I smiled at him and said, “Okay. I believe you didn’t just hire me because I’m perfectly dumpable. Also, I’m glad you’re actually looking forward to this.”
“To be clear, I’m only looking forward to parts of it, including spending time with you and hopefully enjoying a little down time, since it’s my first vacation in ages. But watching Jack and Warren get married is going to feel like a knife in the chest. Even just seeing them together is going to be awful. That’s why I haven’t been back to visit my family since I moved to San Francisco.”
That made me picture him all alone last Christmas in a city where he knew almost no one, and it broke my heart. I made a point of keeping that to myself, though. The last thing he needed was to think I felt sorry for him.
Wes paid the fare when we reached his apartment, and I grabbed my things and followed him out of the cab. We were in a neighborhood called South Beach, for no discernible reason. It was on the edge of the bay, but there was no beach to be found. What there was instead was the massive Bay Bridge, looming gray and imposing directly before us.

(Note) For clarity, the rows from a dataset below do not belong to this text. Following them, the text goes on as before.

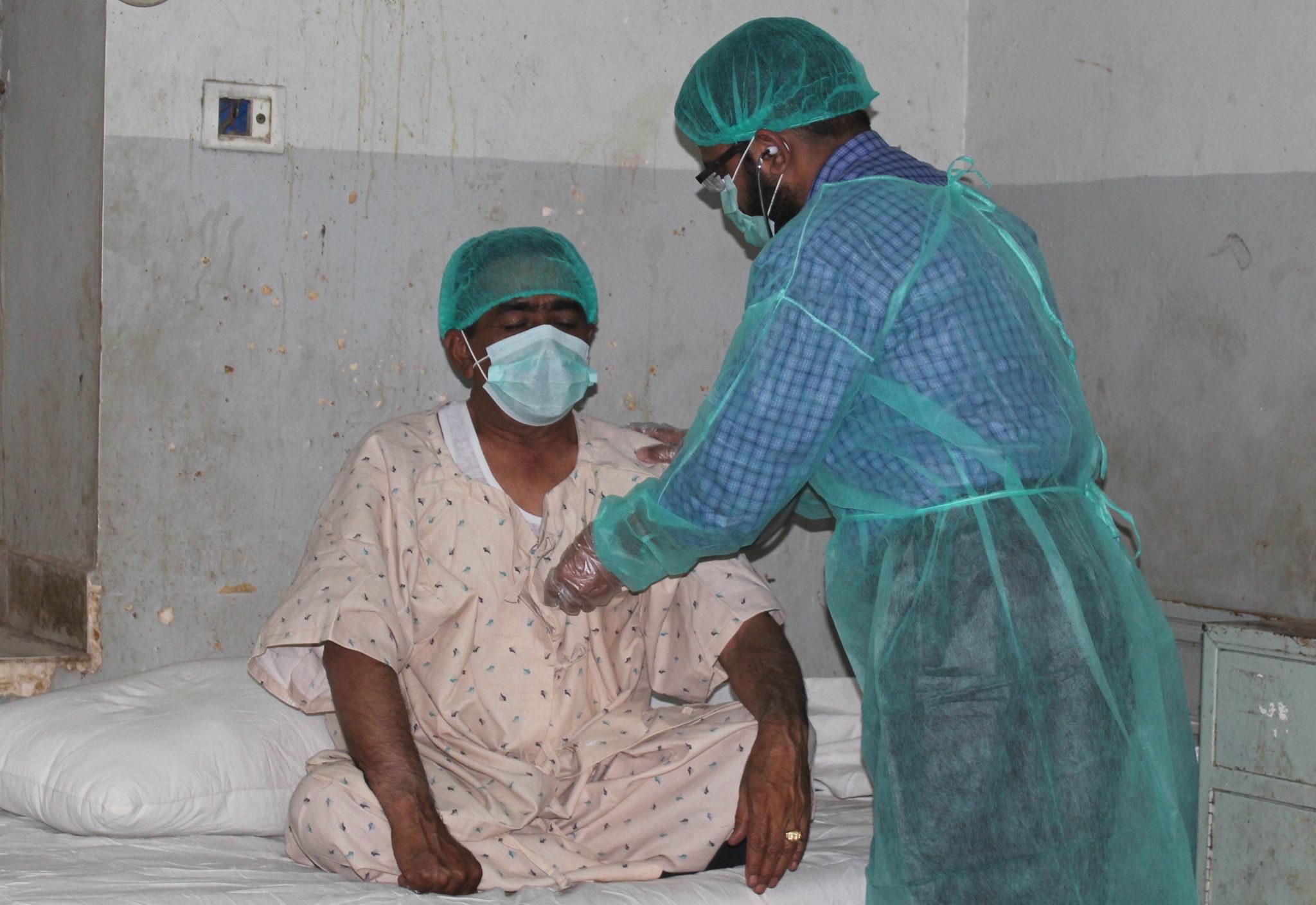 Pacjenci z podejrzeniem koronawirusa w Pakistanie. Fot. EPA/NADEEM KHAWER
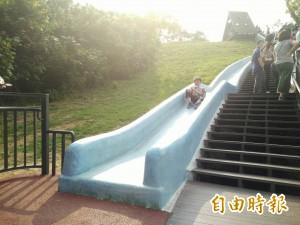新竹青青草原溜滑梯變長了!加到63公尺更好溜更安全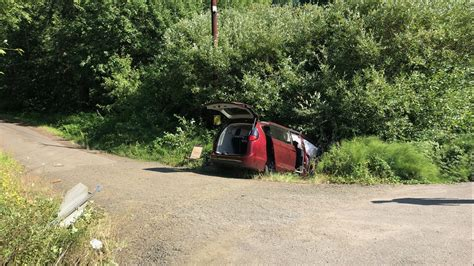 Person killed in crash on Highway 22 near Valley Junction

I turned to look at the high-rise where he lived and tried not to frown. It was stark, modern, and lacking all the personality of the quintessentially San Franciscan Victorian I called home.

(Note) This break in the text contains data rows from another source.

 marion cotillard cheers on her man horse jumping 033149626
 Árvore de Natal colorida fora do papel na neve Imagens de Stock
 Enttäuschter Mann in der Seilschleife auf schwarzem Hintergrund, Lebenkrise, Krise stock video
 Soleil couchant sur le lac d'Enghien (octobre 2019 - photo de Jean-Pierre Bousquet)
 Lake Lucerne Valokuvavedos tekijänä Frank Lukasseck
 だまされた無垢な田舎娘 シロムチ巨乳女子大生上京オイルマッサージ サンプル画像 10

Wes unlocked the main door and held it for me, and I stepped into an impersonal white and gray lobby. We rode the elevator to the tenth floor, and then he let us into an apartment that felt as sterile as a hospital operating room. The walls were white, the floor was pale gray, and it was all just stark and empty.
I left the foyer and wandered into the dimly lit living room. All it contained was a single, dark gray chair and ottoman, flanked by a floor lamp and stacks of books. The chair faced a floor-to-ceiling glass wall, which offered a panoramic view of the lit-up bridge, and presumably the bay when it was light out.